Before Viral Animal Videos: Andrew Lang’s Animal Story Book (1896)

Any old family vacation house by the sea should have a neglected cache of old books somewhere and I discovered one in the  second story bedroom, where  I picked out The Animal Story Book edited by Andrew Lang because it looks exactly like one of his Colour Fairy Books.  H. J. Ford, the main illustrator of the set, decorated this volume as well.  His design of a huge lion roaring at the moon on the dark blue binding is still imposing even though the cloth is shabby and the gilt faded.

Lang’s avuncular introduction has not aged very well: “We now present you (in return for a coin or two) a book about the friends of children and of fairies—the beasts.
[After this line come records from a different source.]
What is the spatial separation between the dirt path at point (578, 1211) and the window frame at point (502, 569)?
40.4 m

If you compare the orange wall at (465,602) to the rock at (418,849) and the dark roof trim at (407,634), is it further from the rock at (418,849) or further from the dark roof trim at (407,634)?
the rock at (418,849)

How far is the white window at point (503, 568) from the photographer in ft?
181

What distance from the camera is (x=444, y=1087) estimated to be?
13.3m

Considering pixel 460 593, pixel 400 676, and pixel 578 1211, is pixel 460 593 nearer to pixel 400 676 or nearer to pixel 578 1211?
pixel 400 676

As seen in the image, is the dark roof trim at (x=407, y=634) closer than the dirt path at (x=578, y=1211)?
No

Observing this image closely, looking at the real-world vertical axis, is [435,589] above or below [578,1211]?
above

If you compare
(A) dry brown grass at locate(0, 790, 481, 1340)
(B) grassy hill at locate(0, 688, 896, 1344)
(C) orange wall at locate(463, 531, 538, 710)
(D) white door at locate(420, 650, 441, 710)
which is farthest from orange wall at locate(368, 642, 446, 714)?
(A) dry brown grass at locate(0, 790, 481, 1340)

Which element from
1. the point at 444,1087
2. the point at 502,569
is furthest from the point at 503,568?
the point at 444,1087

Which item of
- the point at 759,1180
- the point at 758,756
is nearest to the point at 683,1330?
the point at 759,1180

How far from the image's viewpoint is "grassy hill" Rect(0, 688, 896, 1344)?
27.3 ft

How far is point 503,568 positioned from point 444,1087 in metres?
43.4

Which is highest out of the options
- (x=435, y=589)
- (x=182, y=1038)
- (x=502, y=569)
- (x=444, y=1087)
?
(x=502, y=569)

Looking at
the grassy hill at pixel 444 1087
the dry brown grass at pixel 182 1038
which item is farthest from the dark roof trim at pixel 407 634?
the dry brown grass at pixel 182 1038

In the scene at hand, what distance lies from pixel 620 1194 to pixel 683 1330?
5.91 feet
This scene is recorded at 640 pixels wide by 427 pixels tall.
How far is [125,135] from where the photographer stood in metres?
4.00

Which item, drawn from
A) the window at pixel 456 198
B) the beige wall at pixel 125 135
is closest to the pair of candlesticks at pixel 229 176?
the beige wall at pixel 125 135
The stories are all true, more or less, but it is possible that Monsieur Dumas and Monsieur Theophile Gautier rather improved upon their tales….There ought to be a moral; if so, it probably is that we should be kind to all sorts of animals, and, above all, knock trout on the head when they are caught, and don’t let the poor things jump about till they die.”  The portrayal of Indigenous peoples, South Asians, and Blacks in word and image leave something to be desired by today’s standards.  But at least Lang graciously credits contributions by others, including his indefatigable wife Leonora, who provided “all the rest.”

There were fewer selections about animals famous in Classical literature like Alexander the Great’s horse Bucephalus or Androcles’ lion  than I was expecting.  Travelers’ tall tales about blasting off the heads of gigantic pythons or the predations of blood-thirsty packs of wolves are carefully balanced by ones about animal loyalty and sagacity.  One about a friendship between man and beast, another about an unlikely bond between species, and a third about a perfidious bird and obedient dog are worth sharing.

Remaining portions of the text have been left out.